▶ **Task requirements**
1. Using the passage on the Overtown mural project, decide whether each statement agrees with it: (a) the mural's artist is known as "Mojo"; (b) Lawson E. Thomas was Miami-Dade County's second Black judge; (c) the mural project began at Thomas's home. For each, answer yes or no and quote the words that decide it.
2. Name every element that the passage on the Overtown mural project says the new project combines.

The new project , “Veo, I See I See, Mwen wè Mwen wè,” combines visual art, storytelling, and technology. It celebrates the heroic civil rights work and the bravery of Judge Lawson E.Thomas, encouraging the community to explore the rich history of Historic Overtown. The project is meant to tell unfamiliar stories of individuals and sites significant to Miami’s hidden Black history.

The mural project began at 1021 NW 2nd Avenue, Miami, FL, the office building of the late Judge Lawson E. Thomas. Thomas was Miami-Dade County’s first Black judge, who presided over the only purely racially segregated court system in the United States known as the “Negro Municipal Court.” The mural was created by artist Anthony Reed II, known as “Mojo,” and pays homage to this important place and its history.

▶ **Data**

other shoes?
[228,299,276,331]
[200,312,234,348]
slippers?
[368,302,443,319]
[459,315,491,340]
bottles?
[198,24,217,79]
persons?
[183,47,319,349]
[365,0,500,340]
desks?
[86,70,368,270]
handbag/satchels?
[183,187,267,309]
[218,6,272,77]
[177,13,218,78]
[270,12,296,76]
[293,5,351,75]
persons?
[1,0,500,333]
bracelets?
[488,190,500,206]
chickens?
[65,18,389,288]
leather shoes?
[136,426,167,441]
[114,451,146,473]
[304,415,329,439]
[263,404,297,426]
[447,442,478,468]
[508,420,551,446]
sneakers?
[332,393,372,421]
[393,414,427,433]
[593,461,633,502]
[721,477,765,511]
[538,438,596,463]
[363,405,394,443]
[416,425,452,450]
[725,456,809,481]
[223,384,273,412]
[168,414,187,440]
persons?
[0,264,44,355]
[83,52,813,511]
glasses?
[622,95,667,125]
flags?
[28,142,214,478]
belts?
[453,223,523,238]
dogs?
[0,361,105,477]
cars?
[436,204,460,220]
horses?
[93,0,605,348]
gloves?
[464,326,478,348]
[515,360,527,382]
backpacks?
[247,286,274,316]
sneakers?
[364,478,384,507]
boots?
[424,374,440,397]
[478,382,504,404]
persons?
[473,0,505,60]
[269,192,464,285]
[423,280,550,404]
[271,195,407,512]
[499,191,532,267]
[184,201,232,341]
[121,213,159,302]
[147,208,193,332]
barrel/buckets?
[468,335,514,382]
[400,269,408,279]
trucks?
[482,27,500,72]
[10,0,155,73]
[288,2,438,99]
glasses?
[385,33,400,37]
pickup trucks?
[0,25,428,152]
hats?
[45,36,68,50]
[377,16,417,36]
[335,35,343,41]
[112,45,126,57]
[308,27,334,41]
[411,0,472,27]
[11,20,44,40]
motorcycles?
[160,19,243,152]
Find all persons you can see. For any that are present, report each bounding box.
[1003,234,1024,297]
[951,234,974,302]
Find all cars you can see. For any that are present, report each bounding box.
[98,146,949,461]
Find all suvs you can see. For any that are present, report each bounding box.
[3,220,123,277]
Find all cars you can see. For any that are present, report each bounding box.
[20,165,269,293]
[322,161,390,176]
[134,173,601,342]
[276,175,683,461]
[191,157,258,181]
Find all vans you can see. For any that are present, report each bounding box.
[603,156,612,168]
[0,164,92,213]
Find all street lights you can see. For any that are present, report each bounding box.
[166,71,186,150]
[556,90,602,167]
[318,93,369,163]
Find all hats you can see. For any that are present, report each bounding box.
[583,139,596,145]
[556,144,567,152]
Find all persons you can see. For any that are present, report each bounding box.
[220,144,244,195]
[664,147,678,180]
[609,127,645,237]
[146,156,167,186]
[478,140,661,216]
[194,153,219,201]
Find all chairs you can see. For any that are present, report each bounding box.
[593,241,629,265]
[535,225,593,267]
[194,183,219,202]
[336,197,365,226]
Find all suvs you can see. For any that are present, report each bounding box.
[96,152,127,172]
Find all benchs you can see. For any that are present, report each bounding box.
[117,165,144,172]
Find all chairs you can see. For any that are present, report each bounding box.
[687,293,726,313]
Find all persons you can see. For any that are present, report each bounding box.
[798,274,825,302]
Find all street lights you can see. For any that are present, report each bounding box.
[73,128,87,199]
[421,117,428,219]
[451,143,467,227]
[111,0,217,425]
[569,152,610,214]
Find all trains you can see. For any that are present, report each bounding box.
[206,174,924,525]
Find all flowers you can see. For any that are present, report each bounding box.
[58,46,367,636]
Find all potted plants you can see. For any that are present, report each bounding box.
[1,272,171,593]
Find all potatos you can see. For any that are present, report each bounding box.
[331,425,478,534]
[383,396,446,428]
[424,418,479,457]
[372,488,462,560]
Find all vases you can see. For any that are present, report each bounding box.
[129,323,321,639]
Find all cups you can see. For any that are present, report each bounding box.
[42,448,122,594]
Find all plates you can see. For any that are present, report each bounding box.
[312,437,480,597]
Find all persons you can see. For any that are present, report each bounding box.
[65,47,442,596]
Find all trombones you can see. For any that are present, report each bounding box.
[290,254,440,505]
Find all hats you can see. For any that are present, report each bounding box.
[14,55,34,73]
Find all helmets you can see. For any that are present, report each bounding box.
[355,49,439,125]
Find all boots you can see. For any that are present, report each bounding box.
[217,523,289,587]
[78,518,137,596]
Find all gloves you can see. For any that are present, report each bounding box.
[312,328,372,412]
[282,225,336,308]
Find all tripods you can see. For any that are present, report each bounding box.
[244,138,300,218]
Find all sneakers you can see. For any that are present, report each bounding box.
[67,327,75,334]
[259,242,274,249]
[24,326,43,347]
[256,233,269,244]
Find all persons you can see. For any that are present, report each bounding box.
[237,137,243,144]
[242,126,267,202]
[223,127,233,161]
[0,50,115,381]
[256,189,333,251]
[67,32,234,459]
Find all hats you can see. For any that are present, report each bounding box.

▶ **Per-task outputs**
1.
(a) Yes: "The mural was created by artist Anthony Reed II, known as “Mojo,”"
(b) No: "Thomas was Miami-Dade County’s first Black judge"
(c) No: "the office building of the late Judge Lawson E. Thomas"

2. Visual art, storytelling, and technology.